### SOURCE DOCUMENT ###
Sunshine Social Welfare Foundation
- Formation: 1981
- Headquarters: Zhongshan, Taipei, Taiwan
- Website: www.sunshine.org.tw

= Sunshine Social Welfare Foundation =

Sunshine Social Welfare Foundation (陽光社會福利基金會 (Yángguāng Shèhuì Fúlì Jījīn Huì)) is a charity established in 1981 in Taiwan to provide comprehensive services for burn survivors and people with facial disfigurement.

Inspired by the book written by burn survivor SHEN Xiao-Ya entitled People Who Shun the Sun, a group of public-minded individuals from the media, business, medical and NPO sectors, joined people with facial disfigurement to launch a fundraising campaign in 1981. Small donations raised with the public were the basis for the establishment of Sunshine Social Welfare Foundation.
### DATA SECTION ###
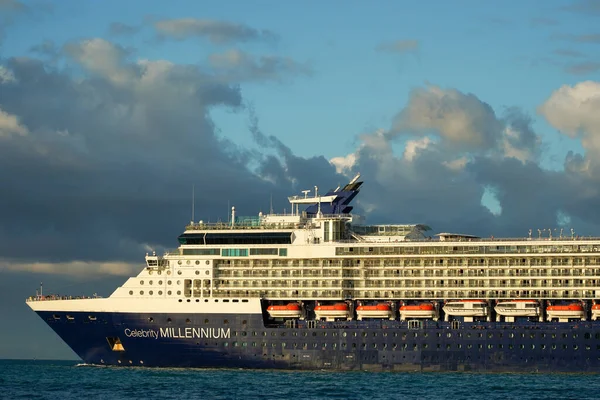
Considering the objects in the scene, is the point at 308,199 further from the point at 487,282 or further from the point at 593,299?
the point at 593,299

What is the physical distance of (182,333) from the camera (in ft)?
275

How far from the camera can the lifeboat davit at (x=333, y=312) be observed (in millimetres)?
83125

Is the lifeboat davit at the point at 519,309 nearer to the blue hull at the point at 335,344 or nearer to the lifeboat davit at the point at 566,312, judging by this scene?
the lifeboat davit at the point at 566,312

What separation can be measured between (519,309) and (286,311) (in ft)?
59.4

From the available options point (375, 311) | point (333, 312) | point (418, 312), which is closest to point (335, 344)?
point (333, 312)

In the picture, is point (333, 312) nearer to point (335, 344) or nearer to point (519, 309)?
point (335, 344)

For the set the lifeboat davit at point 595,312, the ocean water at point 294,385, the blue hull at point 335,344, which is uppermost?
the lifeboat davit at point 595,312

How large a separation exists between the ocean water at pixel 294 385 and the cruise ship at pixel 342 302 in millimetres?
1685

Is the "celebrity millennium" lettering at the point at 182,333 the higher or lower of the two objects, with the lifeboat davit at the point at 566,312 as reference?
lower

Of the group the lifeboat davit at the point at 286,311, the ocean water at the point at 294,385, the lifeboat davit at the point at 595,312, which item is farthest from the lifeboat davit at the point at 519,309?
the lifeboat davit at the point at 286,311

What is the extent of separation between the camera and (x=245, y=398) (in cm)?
###
__WHAT TO PRODUCE__.
According to the foundation profile, which book inspired the 1981 fundraising campaign?

__FINISHED EXERCISE__.
People Who Shun the Sun, written by burn survivor SHEN Xiao-Ya.